Several OVs are currently being explored in a similar fashion in the clinical setting, with early data showing highly promising results with CAVATAK and T-vec (8, 43). Several studies have in addition recently examined combinations of OVs with PD-1 or PD-L1 blockade in animal models, although most of the studies primarily focused on analyses of virus-injected tumors, making it difficult to dissect the antiviral versus antitumor immune responses (44–49). Interestingly, results among the different studies are somewhat divergent. While therapy with vesicular stomatitis virus (VSV) in combination with adoptive cell therapy resulted in the expansion of PD-1+CD8+ T cells, the addition of anti–PD-1 therapy did not improve the efficacy of this therapeutic approach (50). Intratumorally administered reovirus in combination with systemic PD-1 blockade resulted in synergistic tumor growth inhibition, which was dependent on NK and CD8+ cells (47). Interestingly, in contrast to our findings with NDV, no significant PD-L1 induction was seen in that study in response to reovirus alone, and the induction of PD-L1 was attributed to the action of tumor-infiltrating NK cells (47). A study of combined oncolytic vaccinia and PD-L1 blockade demonstrated synergistic efficacy against the virus-treated peritoneal tumors, and the efficacy of such therapy was dependent on both CD4+ and CD8+ cells (44). Recombinant HSV expressing IL-12 combined with PD-1 blockade in a glioma model revealed a dependency on CD4+ and CD8+ T cells as well as macrophages (49). The discrepancies between these studies can probably be attributed to the biological differences between the different viruses and highlight the notion that results with 1 OV cannot necessarily be extrapolated to all OVs as a therapeutic class.

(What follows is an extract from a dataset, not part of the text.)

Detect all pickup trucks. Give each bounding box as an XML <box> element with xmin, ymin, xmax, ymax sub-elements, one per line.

The present study, among others, demonstrates that inflammatory responses and PD-L1 upregulation in tumors with OV therapy can sensitize these tumors to PD-1/PD-L1 blockade. It therefore raises the question of whether monitoring patients in vivo for evidence of local and abscopal inflammatory responses could aid clinical decision making during OV therapy (e.g., therapeutic sequencing and determination of the number of intratumoral injections needed). In our study, imaging of animals treated intratumorally with NDV and with adoptively transferred luciferase-expressing T cells revealed increased T cell infiltration 4–5 days after NDV treatment (Figure 5). In a trial conducted by Streby et al., intratumoral administration of HSV1716, an oncolytic herpes virus, showed transient increases in fluorodeoxyglucose-PET (FDG-PET) activity in some patients, consistent with a tumor inflammatory reaction (51). This creates a strong rationale for in vivo monitoring of tumor infiltration, perhaps specifically by imaging CD8+ lymphocytes. Indeed, a recent study in animal models has demonstrated that in vivo monitoring of tumor CD8 infiltration using a 89Zr-labeled anti-CD8 antibody fragment could predict therapeutic efficacy in the context of anti–CTLA-4 therapy (52).

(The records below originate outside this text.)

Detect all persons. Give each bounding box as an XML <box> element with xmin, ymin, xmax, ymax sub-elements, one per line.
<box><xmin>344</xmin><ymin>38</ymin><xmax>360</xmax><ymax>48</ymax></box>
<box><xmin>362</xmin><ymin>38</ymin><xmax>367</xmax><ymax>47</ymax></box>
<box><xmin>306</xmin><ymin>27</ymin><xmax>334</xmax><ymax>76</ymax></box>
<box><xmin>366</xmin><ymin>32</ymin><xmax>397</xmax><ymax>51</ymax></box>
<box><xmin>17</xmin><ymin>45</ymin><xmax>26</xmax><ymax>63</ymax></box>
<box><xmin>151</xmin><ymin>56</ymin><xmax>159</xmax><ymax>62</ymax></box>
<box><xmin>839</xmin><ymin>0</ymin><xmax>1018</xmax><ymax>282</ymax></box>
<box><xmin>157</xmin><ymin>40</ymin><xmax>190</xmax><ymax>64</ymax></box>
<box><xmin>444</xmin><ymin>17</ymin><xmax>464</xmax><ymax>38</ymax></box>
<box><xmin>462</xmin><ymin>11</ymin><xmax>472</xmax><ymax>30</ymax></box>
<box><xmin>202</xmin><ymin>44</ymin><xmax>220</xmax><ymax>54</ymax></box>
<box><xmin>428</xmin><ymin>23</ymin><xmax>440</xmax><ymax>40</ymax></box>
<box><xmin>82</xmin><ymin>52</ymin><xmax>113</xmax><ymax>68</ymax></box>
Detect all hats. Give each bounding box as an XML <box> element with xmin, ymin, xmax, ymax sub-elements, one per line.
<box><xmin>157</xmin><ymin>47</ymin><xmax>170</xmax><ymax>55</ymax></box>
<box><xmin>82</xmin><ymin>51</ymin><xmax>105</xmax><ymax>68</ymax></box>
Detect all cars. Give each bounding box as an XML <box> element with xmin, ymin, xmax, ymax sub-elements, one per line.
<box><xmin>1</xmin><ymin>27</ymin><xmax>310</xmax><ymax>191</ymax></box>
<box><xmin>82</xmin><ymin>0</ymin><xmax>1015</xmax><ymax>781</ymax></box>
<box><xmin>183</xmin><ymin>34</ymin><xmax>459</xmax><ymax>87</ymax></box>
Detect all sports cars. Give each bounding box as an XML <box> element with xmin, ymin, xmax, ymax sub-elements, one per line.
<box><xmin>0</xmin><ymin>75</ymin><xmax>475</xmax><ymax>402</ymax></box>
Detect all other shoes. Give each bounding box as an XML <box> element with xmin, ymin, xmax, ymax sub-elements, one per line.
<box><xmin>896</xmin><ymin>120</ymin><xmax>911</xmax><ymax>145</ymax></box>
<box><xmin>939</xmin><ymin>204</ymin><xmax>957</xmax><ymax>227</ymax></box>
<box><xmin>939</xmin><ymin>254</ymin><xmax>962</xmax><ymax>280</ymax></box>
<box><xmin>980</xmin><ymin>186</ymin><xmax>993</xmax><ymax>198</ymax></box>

In conclusion, our findings suggest that PD-L1 plays a key role in resistance to NDV-induced antitumor immune responses on both local and systemic levels. These findings have implications for the timing of PD-1/PD-L1 blockade in conjunction with OV therapy and highlight the importance of understanding the adaptive mechanisms of immune resistance to specific OVs for the rational design of appropriate combinatorial approaches with these agents.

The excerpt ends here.